リスクを取らざるを得ない時代の到来2024年07月13日 05:23

 すでの地球は沸騰している。平均気温の上昇が止まらない。

 理由は不明だが、二酸化炭素の排出量増加が一因であることは確からしい。それでも、日本は二酸化炭素を排出し、電気を使って、室内以外の温度を上げ、熱中症を避けるために、電気を作り、二酸化炭素を排出するという無限悪循環に陥った。

 これはお金では解決できない。炭素取引なる概念は、そのために二酸化炭素をより多く排出するだろう。

 ではどうするか。電気を使わない生活、産業が可能か。せいぜい節電だけであろう。

 電気をどうやって効率的に、二酸化炭素を排出せずに作るかーこれが重要な技術であることは多くの日本人は了解しているだろう。具体的な方法は何か。
 
 太陽光か、風力か、はたまた原発か、水素貯蔵か、揚水発電か、それぞれにリスクがあり、メリットがある。

 大きな問題は、二つある。
 電気の安価で大量な貯蔵法がないことである。自然エネルギーの天候任せ、風任せの発電では、夜間のみならず、日中も大規模停電のリスクが大きい。やはり、各々の発電方法のベストミックスなるテレビCMが妥当だと思わざるを得ない。

 今朝のテレ朝で、山口県上関町の原発推進派と反対派の対立をあおるだけの番組が放送されていた。結局は電力の金か、自然保護かという非常に視野の狭い、二者択一の、日本人向けの従来常識に乗って番組のシナリオが出来ている。電波の無駄遣いである。

 このようなマスコミの姿勢とレベルの低さがこの国の将来を危うくしていると感じる。

 まず、やるべきことは事実確認だろう。再生可能エネルギーの各発電方法のリスクとメリット、原発のリスクとメリットを定量評価し、比較するだけでは不足である。

 現在の各発電方式の法規制のベースとなっている各種基準が正しいのか、妥当なのかまで、踏み込まないとリスクとメリットの判断を誤ることになる。

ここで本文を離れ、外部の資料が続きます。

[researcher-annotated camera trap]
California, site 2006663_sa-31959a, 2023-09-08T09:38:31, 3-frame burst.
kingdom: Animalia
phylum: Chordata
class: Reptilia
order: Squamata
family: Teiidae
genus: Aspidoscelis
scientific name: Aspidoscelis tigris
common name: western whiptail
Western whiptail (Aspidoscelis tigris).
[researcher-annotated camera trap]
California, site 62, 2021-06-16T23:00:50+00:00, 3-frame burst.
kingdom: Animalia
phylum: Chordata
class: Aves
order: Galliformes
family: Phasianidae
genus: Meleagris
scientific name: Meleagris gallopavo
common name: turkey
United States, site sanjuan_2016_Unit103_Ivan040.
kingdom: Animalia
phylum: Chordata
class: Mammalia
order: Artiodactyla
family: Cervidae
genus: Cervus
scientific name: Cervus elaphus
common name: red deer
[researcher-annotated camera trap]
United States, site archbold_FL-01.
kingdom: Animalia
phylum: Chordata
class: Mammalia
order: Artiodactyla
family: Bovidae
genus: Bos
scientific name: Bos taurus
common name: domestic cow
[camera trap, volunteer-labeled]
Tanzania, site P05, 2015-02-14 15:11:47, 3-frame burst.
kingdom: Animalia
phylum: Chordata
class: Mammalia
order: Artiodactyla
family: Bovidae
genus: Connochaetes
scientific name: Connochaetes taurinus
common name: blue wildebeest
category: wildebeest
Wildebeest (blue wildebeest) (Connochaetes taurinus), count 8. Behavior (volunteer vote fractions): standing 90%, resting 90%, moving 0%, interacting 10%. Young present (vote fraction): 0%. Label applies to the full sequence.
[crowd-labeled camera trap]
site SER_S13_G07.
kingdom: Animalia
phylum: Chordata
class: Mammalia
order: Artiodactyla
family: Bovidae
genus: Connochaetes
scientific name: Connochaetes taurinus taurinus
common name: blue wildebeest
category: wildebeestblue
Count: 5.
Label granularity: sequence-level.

 例えば、太陽光パネルは夜間発電ができないが、蓄電容量が足りなければ、海外から購入すればよい。EUはドイツと原発大国のフランスが電力網で結ばれているので両方のリスクを低減できる構造になっている。日本も大陸と電力網を構築すれば再エネだけでやっていくことも政治リスクを排除できれば可能なのである。現にドイツはそれをある程度やってきたが、ロシアリスクが顕在化してしまって、電力料金の高騰を招き、EVの普及が遅れてしまった。
 例えば、原発の放射能リスクはICRPの被ばく基準を信じて、世界中のマスコミ、電力、住民が賛成、反対の活動をしているが、ICRP被ばく基準そのものを見直すべきだという議論は聞こえてこない。これが原発の議論での最大のリスクである。今朝のテレビ朝日の番組では単に放射能が怖いから反対派、補助金がでるから賛成派という仕分けである。
 いい加減、このようなステロタイプで事態遅れの番組を作るような組織は、リスク評価を勉強しなおして出直してもらいたい。マスコミなら科学部くらいあるだろう。
 要は、地球温暖化リスクと発電核方式のリスク、メリットのバランスを定量的にどう考えるかである。その指標もいろいろあり議論も絶えないが、分かりやすいのは死亡者数だろう。

 この温暖化の結果、身近でも熱中症や体調不良で死亡したものが数名出ている。この死亡原因を、どの発電方式ならどの程度の温暖化抑制効果につながるか、難しくても定量化し、第三者機関(中立的と思われる研究機関)が検討、公表すべきである。また、その際注意しなければならないのは、災害関連死を除外することである。災害関連死といっても、実態は行政機関の怠慢や法律の不備により、災害対応できない弱者が被害を受けて死亡することであり、政治の怠慢を災害に含めてはいけない。その典型的な例は、福島事故で、厚労大臣らの指示でICRP被ばく基準以下のレベルで、必要のない病院の入院患者などをわざわざ放射能の流れる方向に避難させ、ストレスで多くの被災者が死に至ったことである。
 国、マスコミ、各NPOはこのようなリスク比較研究に出資すべきである。

 そして、放射能問題も含めて、死亡リスクを低減するのに最適なベストミックス発電形態化を世に問い、このような番組を作るようなマスコミを軽蔑できるように世論レベルを進歩させる必要がある。